▶ Information supplied:
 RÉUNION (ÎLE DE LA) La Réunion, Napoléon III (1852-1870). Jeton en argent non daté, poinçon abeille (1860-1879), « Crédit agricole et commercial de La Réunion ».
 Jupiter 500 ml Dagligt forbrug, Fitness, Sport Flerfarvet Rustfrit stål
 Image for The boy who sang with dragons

▶ Work to complete: The expected output is the complete data, repeated exactly.

▶ Problem solution:
 RÉUNION (ÎLE DE LA) La Réunion, Napoléon III (1852-1870). Jeton en argent non daté, poinçon abeille (1860-1879), « Crédit agricole et commercial de La Réunion ».
 Jupiter 500 ml Dagligt forbrug, Fitness, Sport Flerfarvet Rustfrit stål
 Image for The boy who sang with dragons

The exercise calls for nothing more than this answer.